--- Begin Text excerpt ---
Speaking at CNBC’s Delivering Alpha conference later on Tuesday, Dimon also spoke to his succession at JP Morgan — he has been CEO for 12 years now — and said that the next CEO of the firm currently works at JP Morgan.

With no immediate plans to leave, the CEO of JPMorgan says the bank’s next leader will be homegrown.
With no immediate plans to leave, the CEO of JPMorgan says the bank’s next leader will be homegrown.

At the same conference on Tuesday morning, Treasury Secretary Steven Mnuchin spoke a bit about the Trump administration’s current progress on tax reform, with the biggest news emerging from his comments being the revelation that tax cuts could be back-dated to the beginning of 2017.

Jobs are everywhere

On Tuesday, the Bureau of Labor Statistics released its latest job openings and labor turnover survey, or JOLTS report, which showed that in July we saw a fresh record number of jobs open in the U.S.

In July, 6.17 million jobs were open in the U.S., a record for the series which dates back to 2001.
--- End Text excerpt ---
* [Short problem]: Copy the passage from the business news excerpt word for word, starting at "At the same" and ending at "jobs open in the U.S.". The lines that follow come from a separate, unrelated source.
--- Begin Dataset records ---
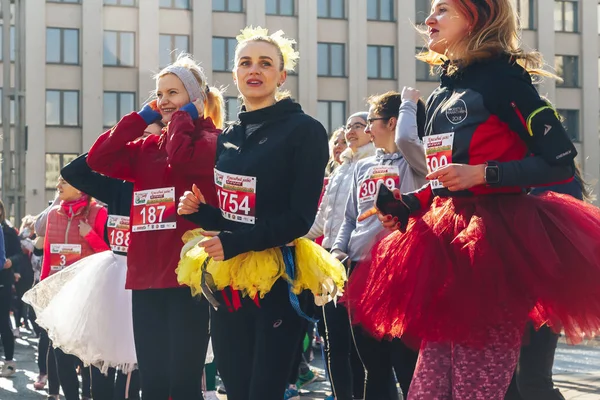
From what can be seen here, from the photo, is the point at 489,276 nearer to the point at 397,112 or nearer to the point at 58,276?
the point at 397,112

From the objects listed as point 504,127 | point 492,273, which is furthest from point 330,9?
point 492,273

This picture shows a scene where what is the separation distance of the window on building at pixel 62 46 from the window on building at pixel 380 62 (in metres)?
12.4

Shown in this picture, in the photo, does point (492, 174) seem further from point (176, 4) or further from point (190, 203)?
point (176, 4)

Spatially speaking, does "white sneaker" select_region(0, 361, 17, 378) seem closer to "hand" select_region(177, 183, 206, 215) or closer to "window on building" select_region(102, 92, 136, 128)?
"hand" select_region(177, 183, 206, 215)

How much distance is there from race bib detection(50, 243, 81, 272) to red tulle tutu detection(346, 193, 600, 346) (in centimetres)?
525

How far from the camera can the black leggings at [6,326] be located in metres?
12.0

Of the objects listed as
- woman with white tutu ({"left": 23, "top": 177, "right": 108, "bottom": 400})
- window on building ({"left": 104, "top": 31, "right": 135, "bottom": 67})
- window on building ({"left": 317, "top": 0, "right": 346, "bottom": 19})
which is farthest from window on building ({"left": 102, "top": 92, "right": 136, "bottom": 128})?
woman with white tutu ({"left": 23, "top": 177, "right": 108, "bottom": 400})

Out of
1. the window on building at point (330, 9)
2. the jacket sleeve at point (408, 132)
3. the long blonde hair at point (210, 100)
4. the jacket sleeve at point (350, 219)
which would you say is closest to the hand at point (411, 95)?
the jacket sleeve at point (408, 132)

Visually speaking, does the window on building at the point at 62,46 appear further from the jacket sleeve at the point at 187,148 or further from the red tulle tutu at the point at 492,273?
the red tulle tutu at the point at 492,273

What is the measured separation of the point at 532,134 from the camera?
12.8 feet

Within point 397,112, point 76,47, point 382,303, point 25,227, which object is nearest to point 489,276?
point 382,303

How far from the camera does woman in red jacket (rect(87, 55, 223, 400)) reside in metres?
5.33

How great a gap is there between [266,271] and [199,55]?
38654 millimetres

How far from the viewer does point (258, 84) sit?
15.9 ft
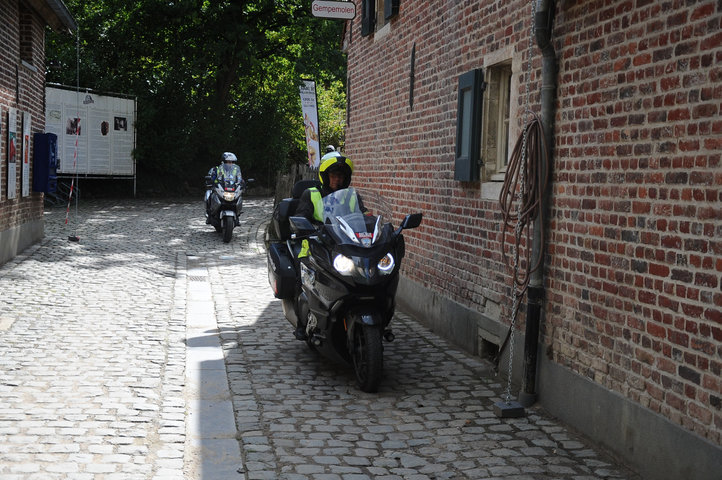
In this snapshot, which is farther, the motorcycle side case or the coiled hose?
the motorcycle side case

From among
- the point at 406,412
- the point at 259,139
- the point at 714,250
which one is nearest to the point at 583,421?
the point at 406,412

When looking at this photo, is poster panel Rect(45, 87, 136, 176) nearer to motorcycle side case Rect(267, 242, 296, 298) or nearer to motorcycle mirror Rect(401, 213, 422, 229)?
motorcycle side case Rect(267, 242, 296, 298)

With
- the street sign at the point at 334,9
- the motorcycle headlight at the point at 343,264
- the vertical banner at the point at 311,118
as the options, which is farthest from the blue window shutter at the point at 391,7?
the vertical banner at the point at 311,118

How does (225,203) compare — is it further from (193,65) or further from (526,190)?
(193,65)

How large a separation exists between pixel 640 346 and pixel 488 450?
109 cm

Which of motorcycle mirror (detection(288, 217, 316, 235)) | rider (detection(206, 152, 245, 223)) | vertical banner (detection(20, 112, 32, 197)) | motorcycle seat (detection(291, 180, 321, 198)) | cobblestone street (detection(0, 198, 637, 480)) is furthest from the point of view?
rider (detection(206, 152, 245, 223))

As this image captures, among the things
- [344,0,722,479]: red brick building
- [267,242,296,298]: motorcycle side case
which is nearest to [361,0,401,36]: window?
[344,0,722,479]: red brick building

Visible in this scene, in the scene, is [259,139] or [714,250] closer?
[714,250]

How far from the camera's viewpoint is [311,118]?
57.4 feet

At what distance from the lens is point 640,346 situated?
4676 mm

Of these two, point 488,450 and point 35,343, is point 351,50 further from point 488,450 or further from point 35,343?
point 488,450

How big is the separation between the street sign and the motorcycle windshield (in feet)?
17.5

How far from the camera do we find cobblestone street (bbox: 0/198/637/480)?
4.67m

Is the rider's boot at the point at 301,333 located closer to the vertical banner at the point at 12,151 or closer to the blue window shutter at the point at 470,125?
the blue window shutter at the point at 470,125
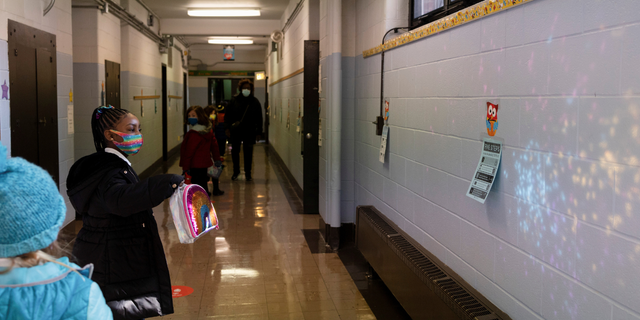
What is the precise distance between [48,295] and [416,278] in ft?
6.51

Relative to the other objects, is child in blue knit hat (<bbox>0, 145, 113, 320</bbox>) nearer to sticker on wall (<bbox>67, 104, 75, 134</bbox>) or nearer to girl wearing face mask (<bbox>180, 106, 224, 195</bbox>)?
sticker on wall (<bbox>67, 104, 75, 134</bbox>)

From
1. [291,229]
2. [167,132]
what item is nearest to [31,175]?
[291,229]

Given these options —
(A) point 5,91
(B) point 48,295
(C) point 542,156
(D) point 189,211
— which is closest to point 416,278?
(C) point 542,156

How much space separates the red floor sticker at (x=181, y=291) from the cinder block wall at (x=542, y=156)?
1.63m

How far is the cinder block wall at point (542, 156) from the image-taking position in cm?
148

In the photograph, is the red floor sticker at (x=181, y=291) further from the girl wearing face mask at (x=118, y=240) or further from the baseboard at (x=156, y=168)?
the baseboard at (x=156, y=168)

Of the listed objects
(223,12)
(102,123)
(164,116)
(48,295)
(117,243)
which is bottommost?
(117,243)

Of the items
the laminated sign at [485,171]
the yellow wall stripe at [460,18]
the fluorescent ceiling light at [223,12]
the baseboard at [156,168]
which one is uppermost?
the fluorescent ceiling light at [223,12]

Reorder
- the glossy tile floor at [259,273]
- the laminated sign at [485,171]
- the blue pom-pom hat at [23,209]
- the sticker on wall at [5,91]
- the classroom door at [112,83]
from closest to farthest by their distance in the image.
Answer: the blue pom-pom hat at [23,209], the laminated sign at [485,171], the glossy tile floor at [259,273], the sticker on wall at [5,91], the classroom door at [112,83]

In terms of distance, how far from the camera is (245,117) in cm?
855

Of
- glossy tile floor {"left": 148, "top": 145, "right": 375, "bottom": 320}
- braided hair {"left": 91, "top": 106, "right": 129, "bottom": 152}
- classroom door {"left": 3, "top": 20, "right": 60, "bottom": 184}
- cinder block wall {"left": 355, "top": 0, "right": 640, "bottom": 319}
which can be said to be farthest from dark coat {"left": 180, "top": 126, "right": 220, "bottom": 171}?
braided hair {"left": 91, "top": 106, "right": 129, "bottom": 152}

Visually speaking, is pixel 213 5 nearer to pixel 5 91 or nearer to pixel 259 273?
pixel 5 91

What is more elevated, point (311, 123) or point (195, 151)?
point (311, 123)

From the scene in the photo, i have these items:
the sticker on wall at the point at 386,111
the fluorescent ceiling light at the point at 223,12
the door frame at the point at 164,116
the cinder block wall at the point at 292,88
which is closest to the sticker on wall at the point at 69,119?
the cinder block wall at the point at 292,88
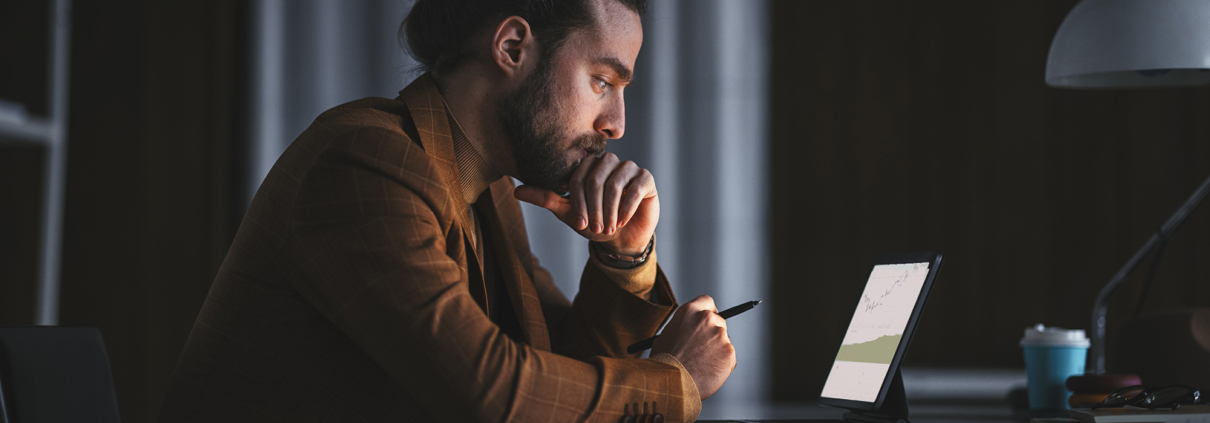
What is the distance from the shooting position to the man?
81 cm

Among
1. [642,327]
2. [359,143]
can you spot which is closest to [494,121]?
--- End Dataset records ---
* [Result]:
At the same conference on Tuesday morning, Treasury Secretary Steven Mnuchin spoke a bit about the Trump administration’s current progress on tax reform, with the biggest news emerging from his comments being the revelation that tax cuts could be back-dated to the beginning of 2017.

Jobs are everywhere

On Tuesday, the Bureau of Labor Statistics released its latest job openings and labor turnover survey, or JOLTS report, which showed that in July we saw a fresh record number of jobs open in the U.S.